Se non altro Masvidal ha mantenuto la promessa che aveva fatto, in spagnolo, al pubblico pagante: “Violencia”. E violenza è stata. Al termine di tre riprese ben combattute (la prima forse pendeva leggermente dal lato di Masvidal, la seconda decisamente dal lato di Burns; la terza pareva inizialmente favorevole al fighter di Miami, ma poi il brasiliano ha ripreso le redini e riportato l’inerzia dal suo lato senza eccessive difficoltà: i giudici hanno visto due 30-27 ed un 29-28) Gilbert Burns ha alzato il braccio al cielo, ha ringraziato il pubblico ed applaudito la carriera di Masvidal, per il quale non ha mai nascosto il proprio rispetto.

Masvidal ha risposto a Burns alla stessa maniera. È stata una chiusura degna per un fighter come Masvidal, che si dice ora felice e multimilionario, conscio di potersi concentrare sui suoi impegni fuori dalla gabbia, da promoter (giusto lo scorso week-end è andata in scena una serata di boxe da lui organizzata con nomi interessanti tra ex-UFC ed ex glorie del pugilato, sempre in bilico tra sport e spettacolo ma almeno non c’erano youtubers).

E Burns? Il brasiliano classe ‘86 aggiunge un’altra vittoria al suo record e va a due consecutive, dopo quella su Neil Magny ottenuta a UFC 283. Idealmente, dopo Colby Covington (spinto da Dana White come o peggio di un parente) dovrebbe essere lui il prossimo in lista per una chance titolata. Khamzat Chimaev permettendo (ma al momento il ceceno sembra puntare a combattere nei pesi medi…).

A Raul Rosas jr. serve solo un po’ di tempo

Il giovane fenomeno Raul Rosas jr. ha trovato il suo battesimo di fuoco, perdendo la sua imbattibilità, contro lo sfavorito Christian Rodriguez. Dopo un primo round praticamente dominato attraverso l’ottima qualità nel grappling offensivo, il diciottenne messicano si è trovato in difficoltà nella gestione delle energie, avendo dato quasi tutto in quei primi cinque minuti.

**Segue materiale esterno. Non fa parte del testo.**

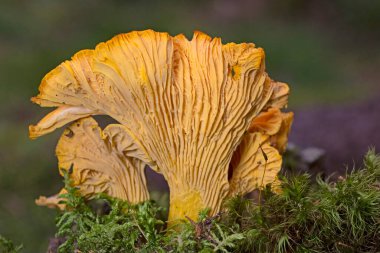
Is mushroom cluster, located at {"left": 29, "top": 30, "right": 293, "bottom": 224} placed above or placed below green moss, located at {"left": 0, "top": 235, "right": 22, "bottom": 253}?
above

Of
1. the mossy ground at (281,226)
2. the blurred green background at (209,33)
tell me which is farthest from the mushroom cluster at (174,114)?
the blurred green background at (209,33)

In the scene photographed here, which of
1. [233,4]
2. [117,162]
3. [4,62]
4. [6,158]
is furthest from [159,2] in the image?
[117,162]

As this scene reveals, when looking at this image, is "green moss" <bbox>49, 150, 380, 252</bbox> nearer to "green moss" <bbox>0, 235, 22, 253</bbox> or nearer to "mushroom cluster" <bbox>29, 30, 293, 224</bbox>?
"mushroom cluster" <bbox>29, 30, 293, 224</bbox>

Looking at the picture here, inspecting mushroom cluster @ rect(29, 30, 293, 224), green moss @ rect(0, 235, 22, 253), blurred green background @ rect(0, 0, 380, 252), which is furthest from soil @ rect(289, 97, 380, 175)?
green moss @ rect(0, 235, 22, 253)

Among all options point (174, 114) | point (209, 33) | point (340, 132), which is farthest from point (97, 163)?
point (209, 33)

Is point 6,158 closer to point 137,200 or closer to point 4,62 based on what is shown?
point 4,62

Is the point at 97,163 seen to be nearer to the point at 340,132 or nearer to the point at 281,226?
the point at 281,226
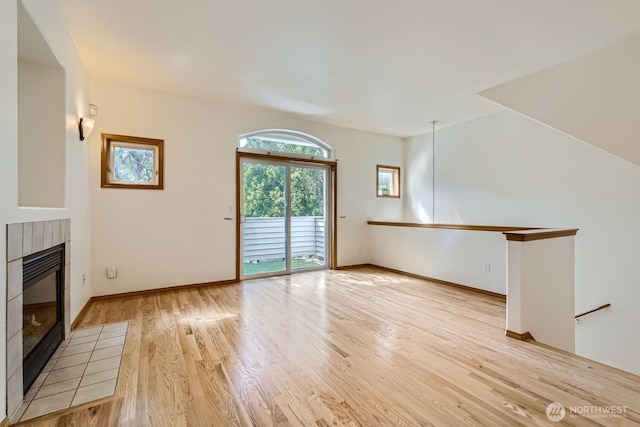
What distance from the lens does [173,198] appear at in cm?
390

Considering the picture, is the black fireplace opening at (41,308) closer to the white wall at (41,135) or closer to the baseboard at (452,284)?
the white wall at (41,135)

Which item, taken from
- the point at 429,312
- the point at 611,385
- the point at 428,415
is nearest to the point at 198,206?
the point at 429,312

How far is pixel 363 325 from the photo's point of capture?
9.04 feet

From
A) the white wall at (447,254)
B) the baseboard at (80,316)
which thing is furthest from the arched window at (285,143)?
the baseboard at (80,316)

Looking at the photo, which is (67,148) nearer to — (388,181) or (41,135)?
(41,135)

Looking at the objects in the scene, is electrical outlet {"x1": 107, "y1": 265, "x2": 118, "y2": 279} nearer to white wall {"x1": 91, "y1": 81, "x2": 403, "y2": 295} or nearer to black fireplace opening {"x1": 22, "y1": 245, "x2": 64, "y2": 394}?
white wall {"x1": 91, "y1": 81, "x2": 403, "y2": 295}

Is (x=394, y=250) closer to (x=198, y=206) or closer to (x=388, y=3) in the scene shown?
(x=198, y=206)

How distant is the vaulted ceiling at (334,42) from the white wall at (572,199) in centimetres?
127

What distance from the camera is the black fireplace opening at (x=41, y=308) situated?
175cm

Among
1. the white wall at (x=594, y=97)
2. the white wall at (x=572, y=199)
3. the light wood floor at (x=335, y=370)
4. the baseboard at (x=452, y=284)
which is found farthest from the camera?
the baseboard at (x=452, y=284)

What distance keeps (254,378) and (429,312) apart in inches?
81.5

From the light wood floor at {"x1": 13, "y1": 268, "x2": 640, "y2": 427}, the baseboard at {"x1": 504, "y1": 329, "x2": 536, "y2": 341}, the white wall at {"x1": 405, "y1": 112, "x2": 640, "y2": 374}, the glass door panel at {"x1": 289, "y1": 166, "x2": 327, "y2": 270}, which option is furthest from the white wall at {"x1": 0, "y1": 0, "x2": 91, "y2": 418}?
the white wall at {"x1": 405, "y1": 112, "x2": 640, "y2": 374}

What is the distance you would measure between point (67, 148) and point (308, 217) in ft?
11.2

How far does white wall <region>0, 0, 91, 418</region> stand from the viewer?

Sottovalutando forse le abilità del suo avversario, ha patito due colpi molto pesanti, uno dei quali, una ginocchiata d’incontro al volto sul tentativo di takedown che l’ha stordito per un attimo, prima di tornare all’assalto.

Le contromisure di Rodriguez sono state da atleta consumato (anche lui in realtà è molto giovane, ma è una questione di maturità sportiva) con sprawl, controllo delle distanze e difese posizionali e, soprattutto, il dominio nel grappling tra il secondo e il terzo round. Rosas Jr. è stato costretto a difendersi dal grappling asfissiante di Rodriguez, intelligente, guardingo e paziente nel game plan, che alla fine lo ha premiato. Mentre Rosas jr. ha forse pagato la partenza in quinta e la sicurezza eccessiva, finché non ha iniziato a perdere i primi scramble e con loro, condizione atletica e fiducia.

Si tratta di un piccolo passo falso in un percorso che comunque si prospetta brillante per il diciottenne messicano, se passerà dai corretti aggiustamenti. Persa l’imbattibilità, per Rosas jr. adesso si prospetta un periodo di lavoro intenso che gli consentirà di comprendere i suoi errori ed i relativi aggiustamenti. D’altronde, parliamo del fighter più giovane del roster UFC, arrivato a combattere nella main card di un evento numerato dopo appena sette incontri da professionista. Di talento, e di tempo, ne ha quanto ne vuole.

Per Christian Rodriguez invece, è arrivato il passaggio da “signor nessuno”, uno dei tanti fighter nel roster UFC, a uno che merita quanto meno un incontro ai piani medi della divisione pesi gallo. Le qualità, la completezza mostrata e la fluidità nel passaggio delle vari fasi del combattimento, oltre alla forza mentale con cui ha resistito all’assalto alla baionetta di Rosas Jr. e ai suoi insistiti tentativi di ghigliottina, lasciano sperare che magari Rodriguez sia destinato anche a qualcosa di più.